Thursday, August 24, 2006

Concerned.

"The Iranian news service Al-Borz, which is known to have access to sources in the Iranian government, predicted that on the first anniversary of Iranian President Ahmadinejad's government, in late August 2006, Ahmadinejad is expected to announce what the news service called Iran's "nuclear birth."

In addition, an August 23, 2006 article about Iran's reply to the incentives proposal, that was posted on the Iranian Foreign Ministry-affiliated website www.tehrantimes.com , implied that Iran's nuclear technology had already reached the point of no return: "... If the West is seeking to impede Iran's nuclear industry, it should realize that Iran has passed this stage."


Link Here. via Ace

I've been posting my concern over Iran for a while, but I found this post I wrote back in January:

I have known people against the war. But they aren't against the war for the same reason my lefty friends are. No, it's a whole different kind of reason. I mentioned this thing with Iran to one of them.

"We better not go into Iran," she said.

"Why not?," I asked. "Are you sick of war? I know I am too. I hate the thought of any more...but..."

"No, no. It's not that. It's just..why should we care about them? We proved our point after 9-11. Let's just focus on building some walls and securing our borders. Let's stop letting the Muslims come here and just let them blow themselves up over there. If we leave them alone long enough they will destroy each other. Good riddance"

Alright then. I see this attitude sometimes. The "who cares about them, let's focus on us" kind of thing and more people feel that way than you might imagine.

Many on the right might argue that if we don't do something about the Middle East now, then it will come back to haunt us later. They argue that if we retreat it will only give our enemy more of a feeling of power. To them it is all about keeping us safe by killing the enemy there.

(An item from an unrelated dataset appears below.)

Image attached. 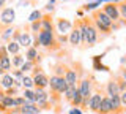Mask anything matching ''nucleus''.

But is it so hard to believe that many of us have been touched by what we have seen on our television screen? A world so backwards that at first you think you are watching a movie about the world long ago. The streets are dusty and people dress as Jesus did. Women are covered in burkas and there is no music in the air, no young girls putting on makeup or fixing their hair. Everyone has lost a loved one to brutality in one way or another. There is concrete and sadness. Has it always been this way. Will it always be?

And what about Iran? A world even worse than Saddam's Iraq. I read in Vanity Fair and posted here about the young girl hanged from a crane in the middle of the city for having sex. As much as I hate so many things about America, it's abortion and pornography, I would hate more an America where we aren't free to decide what we want in our country. I would hate an America that punishes it's sinners of the soul. We can scold them, we can protest them, we can vote them out, we can forgive them, and we can love them. But the sins of our souls is the sad slow dance we have with God and it is ours alone.

Is it so hard to believe that so many of us want a better world for those imprisoned in a desert void of dreams? Where a girl doesn't have to hide her life behind folds of cloth? Where men don't see heaven as a virginal brothel?

This world has held fast to a backward time for far too long. The birth into this century, I fear, will be a bloody and painful one. Even more bloody and painful than it has already been. Great things come at great costs. I don't have the answers and I wish to God they didn't involve war, but when a creature attacks you, do you hope to pacify it? Or do you fight like hell to kill it before it kills you? Especially when you know that beast has caused so much suffering of others and if you defeat it, then the suffering eases and the world is not so much afraid.

Don't try and tell me that we are just 2 faces of the same coin. We are not.

Because we are free.

And no one can ever convince me that being free isn't always....right.